---------- Vorliegender Text

Handchirurgie am Malteser-Krankenhaus Der Daumen ist wieder dran

MEDINGHOVEN · Es war nur ein Moment der Unachtsamkeit: Als Reiner Giesa (58) vor vier Monaten bei der Arbeit mit der linken Hand in einen rotierenden Bohrer geriet und sein linker Daumen abriss, hätte er sich nicht vorstellen können, dass er diesen je wieder nutzen kann.

 Der linke Daumen ist wieder dran: Reiner Giesa findet, dass Martin Richter und sein Team gute Arbeit geleistet haben.

Der linke Daumen ist wieder dran: Reiner Giesa findet, dass Martin Richter und sein Team gute Arbeit geleistet haben.

Foto: Barbara Frommann

Doch einer der Spezialisten im Malteser-Krankenhaus, Oberarzt Dr. Bernd von Maydell, schaffte es in einer vierstündigen OP, den Daumen mitsamt Nerven und Gefäßen wieder anzunähen, sodass dieser heute wieder funktionsfähig ist.

Das ist kein Einzelfall. Zwar gibt es in dem Haus in Medinghoven schon seit 1986 eine handchirurgische Abteilung, doch seit es als Klinik mit anerkanntem Hand-Trauma-Center zertifiziert ist, hat sich das Krankenhaus auf dem Hardtberg einen deutschlandweiten Ruf erworben. Seit September ist die Handchirurgie zudem ein anerkanntes Handschwerstverletztenzentrum, wohin Menschen gebracht werden, die bei einem Arbeitsunfall eine schwere Verletzung an den Händen erlitten haben.

--------------------
---------- Vorliegende Einträge

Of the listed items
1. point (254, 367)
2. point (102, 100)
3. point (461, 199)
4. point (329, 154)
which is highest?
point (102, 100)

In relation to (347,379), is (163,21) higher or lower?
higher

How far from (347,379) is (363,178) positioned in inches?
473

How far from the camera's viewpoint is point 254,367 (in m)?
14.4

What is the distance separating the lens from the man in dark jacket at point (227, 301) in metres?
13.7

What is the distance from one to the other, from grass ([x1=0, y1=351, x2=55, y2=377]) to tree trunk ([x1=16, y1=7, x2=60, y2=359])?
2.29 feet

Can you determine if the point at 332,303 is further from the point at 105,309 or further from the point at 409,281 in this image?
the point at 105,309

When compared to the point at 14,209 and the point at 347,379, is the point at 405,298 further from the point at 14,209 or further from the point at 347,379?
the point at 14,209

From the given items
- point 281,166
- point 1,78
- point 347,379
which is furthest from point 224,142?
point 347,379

--------------------

Arbeitsauftrag - Schreib den Bericht über die Handchirurgie am Malteser-Krankenhaus nach seinem letzten Satz weiter.

Deine Antwort -
Schon jetzt werden im Malteser-Krankenhaus pro Jahr mehr als 2000 Operationen an der Hand durchgeführt. "Ein Unfallchirurg macht alles, wir machen hier nur Hände", bringt es Dr. Martin Richter, der Chefarzt des Hand-Trauma-Centers, auf den Punkt. Ob Replantationen oder Mikrochirurgie-Eingriffe, "das können nicht viele in Bonn", sagt er. Einmal operierte Richter sogar 16 Stunden bei einer Patientin, die mit beiden Händen in eine Kreissäge geraten war.

Für Patient Giesa war der Transport ins Malteser-Krankenhaus ein Glücksfall, sagt er. Sein Daumen ist zwar noch sehr empfindlich, und das letzte Glied wird steif bleiben, weil Sehne und Nerven bei dem Unfall mit rausgerissen wurden. Aber: "Die Durchblutung ist gewährleistet, das ist die Hauptsache", sagt Richter.

Dass Giesa gleich an die richtige Adresse geraten ist, hat auch mit der Information im Hintergrund zu tun. "Die Notärzte wissen, wo sie mit solchen Verletzungen hin müssen", sagt Dr. Richter. Gerade der Daumen sei für die Patienten im Alltag extrem wichtig. "Wenn ein Finger fehlt, ist das nicht ganz so schlimm. Aber ohne Daumen kann man nichts greifen."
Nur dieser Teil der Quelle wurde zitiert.